NASA SBIR 2004 Solicitation

SMALL BUSINESS CONCERN (Firm Name, Mail Address, City/State/Zip, Phone)
Combustion Research and Flow Technology,
6210 Kellers Church Road
Pipersville ,PA 18947 - 1020
(215) 766 - 1520

PRINCIPAL INVESTIGATOR/PROJECT MANAGER (Name, E-mail, Mail Address, City/State/Zip, Phone)
Vineet    Ahuja
vineet@craft-tech.com
6210 Keller's Church Road
Pipersville, PA  18947 -1020
(215) 766 - 1520

TECHNICAL ABSTRACT (Limit 2000 characters, approximately 200 words)
Reliable diagnostic tools to support system health monitoring are critical both for liquid rocket experimental ground test facilities and flight systems. Here, flow induced instabilities can generate flow anomalies such as large scale pressure fluctuations that may couple with other system components and generate deleterious structural vibrations or lead to system malfunction as was evidenced in the RS-68 engine on the Delta IV system. Identifying the source of these flow instabilities is extremely difficult since they may arise from a variety of coupled phenomena such as hydrodynamics, valve timing and scheduling, and cavitation related events in cryogenic propellant and oxidizer feedlines.

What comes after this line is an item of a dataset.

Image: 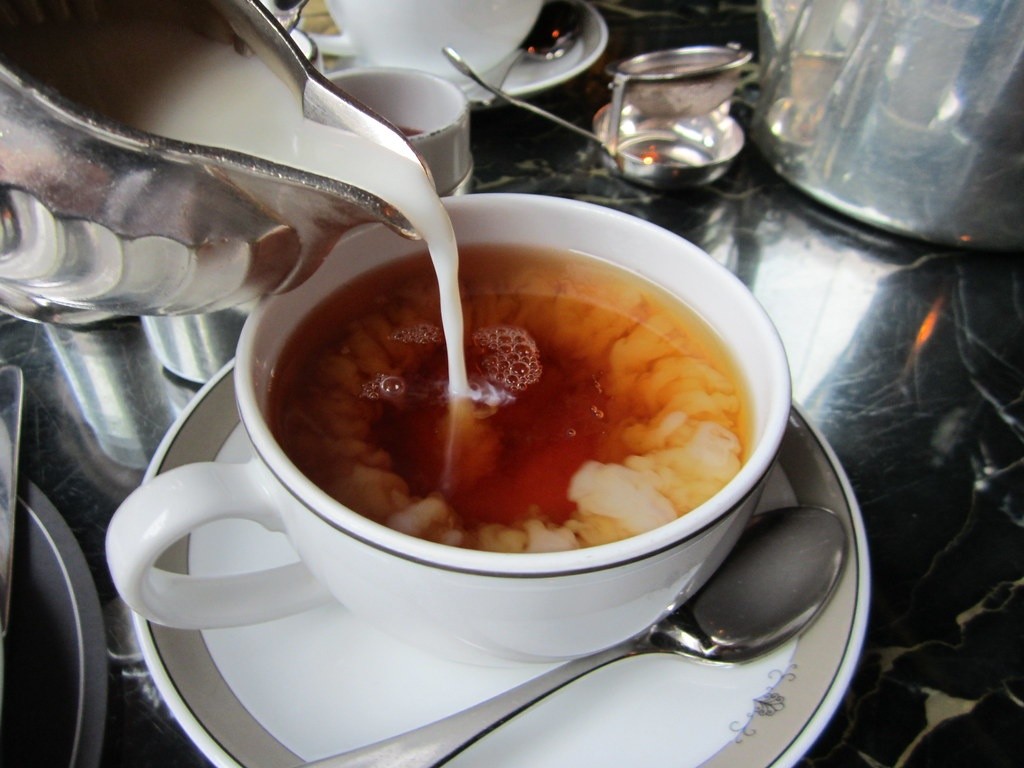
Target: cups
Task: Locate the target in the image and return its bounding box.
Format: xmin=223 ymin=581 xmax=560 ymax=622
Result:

The proposed Phase II program addresses this deficiency; the product of this effort will be a reliable predictive tool that can characterize flow instabilities, identify dominant frequency modes, and elucidate structural response in valve and feed systems. Phase I activities demonstrated the simulation capability for instabilities in varied flow devices (e.g. venturis, orifices) used in the E-1 test facilities at NASA SSC. The Phase II work will extend this to include fluid-structure interaction for analysis of system vibration, structural damage and gauge valve response. Extensive validation will result in a predictive diagnostic tool for liquid rocket propulsion systems.

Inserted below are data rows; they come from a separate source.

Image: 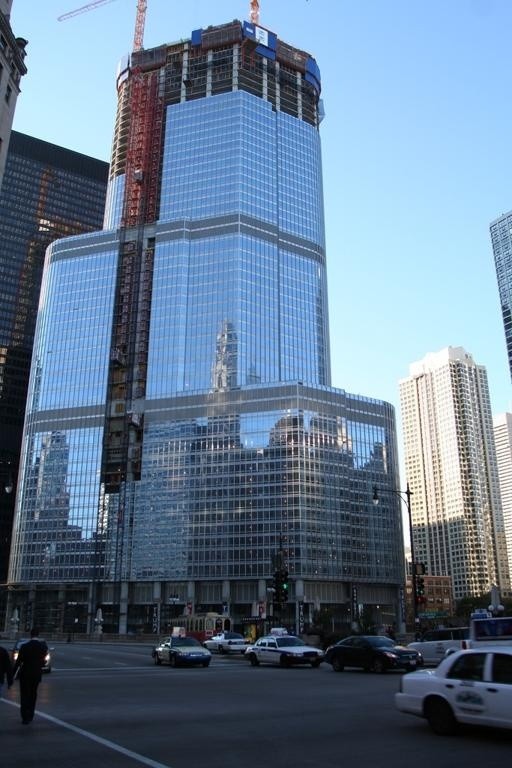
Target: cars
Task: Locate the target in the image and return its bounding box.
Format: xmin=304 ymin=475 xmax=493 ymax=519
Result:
xmin=153 ymin=635 xmax=211 ymax=668
xmin=12 ymin=638 xmax=54 ymax=674
xmin=245 ymin=628 xmax=325 ymax=668
xmin=407 ymin=627 xmax=472 ymax=664
xmin=325 ymin=636 xmax=424 ymax=672
xmin=203 ymin=632 xmax=245 ymax=655
xmin=394 ymin=648 xmax=512 ymax=733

POTENTIAL NASA COMMERCIAL APPLICATIONS (Limit 1500 characters, approximately 150 words)
Our product addresses a core need of NASA in testing and designing of feed systems and valve systems for a new class of liquid rocket engines for upcoming programs such as Project Constellation for a new Crew Exploration Vehicle, as well as the Mission to the Moon. This tool will significantly enhance NASA's analytical capabilities in predicting instabilities in high-pressure, cryogenic test stands as well as quantify risks in the operation of propellant delivery systems. It can also play a vital role in unsteady analyses of the external fuel tank pressurization for the space shuttle and can aid in the testing and design of engine health monitoring systems.

POTENTIAL NON-NASA COMMERCIAL APPLICATIONS (Limit 1500 characters, approximately 150 words)
The commercial applications for our product are directly related to reliable designs for valves functioning in cryogenic environments. Launch companies are also interested in our product to identify failure modes in control valves. The simulation tool can also play a vital role in identifying hazardous operating conditions and designing control systems for dynamic disturbance mitigation since flow instability and structural resonance can touch off relief valves and damage pipe hangers and supports.